Another alarming fact produced by Impulse Research is that, 30 percent of students rarely, if ever, reconcile their credit card and checking account balances.

Leslie Osifat, a sophomore undeclared major, said, “We learned how to do bank reconciliations in accounting class but I never do it because it takes up too much time to do.”

As if college students already are not in enough debt, imagine adding their thief’s expenditures onto their tab. By keeping a close eye on their credit and bank statements, students should look for any purchases that they did not make. This may be one of the first signs that their identity has been stolen.
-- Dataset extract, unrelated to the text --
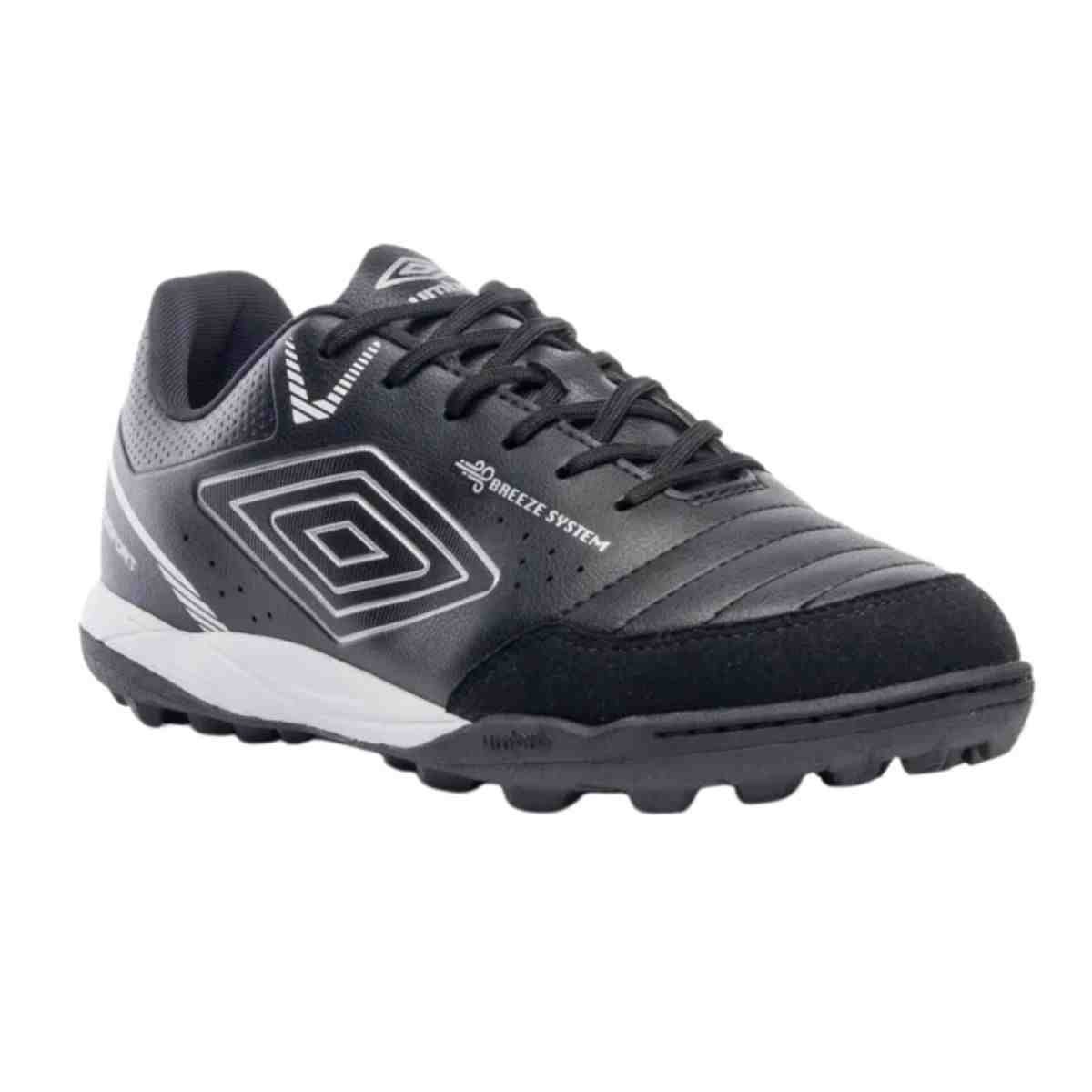 Chuteira Society Masculina Umbro Neo-Comfort Preta Preto 2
Heiberger also recommended students to save copies of receipts from stores and restaurants.

Some warning signs of attempted identity theft are to look out for people standing too close to them at an ATM because an identity thief could be peering over their shoulder specifically looking for their PIN number that they punch in.

Today, technology opens students up to a whole new realm of threats especially on the internet.

“You should never respond to internet requests from your social security, bank or credit card company even if it looks like the company is contacting you. There are lots of people creating fake official looking websites to try and get information,” Heiberger said.

According to Commerce Bank’s official site, people should not reply to e-mails or pop-up messages asking for personal or financial information. The site noted that legitimate companies like Commerce Bank will never ask for personal or financial information through an e-mail.

Heiberger added, “Don’t give credit card information on-line unless you know it is a ‘secure’ site.” Students should look for the Trust-e symbol or a Better Business Bureau online seal. These symbols and seals represent that the company has been audited and reckoned a secure and trustworthy site.

48 percent of students have had their grades posted by Social Security number according to Impulse Research. This leaves students more vulnerable to identity theft. In addition, many colleges use student’s Social Security numbers as their student identification number. Cabrini College does not do this and instead, uses randomly generated student numbers instead.

Students should guard their Social Security number and only give it out when it is absolutely necessary. Students should never carry around their social security card in their wallets.

Students should never let their guard down when out in public as well because an identity thief could be lurking. Heiberger said, “Students should be careful with their purse and wallet when they go to the bar and not leave it lying around on a bar, table or under a seat at the movies or a concert.”

Heiberger said, “If you find that someone has stolen your identity, immediately notify the police, your bank, credit card companies and a credit reporting agencies such as Equifax.”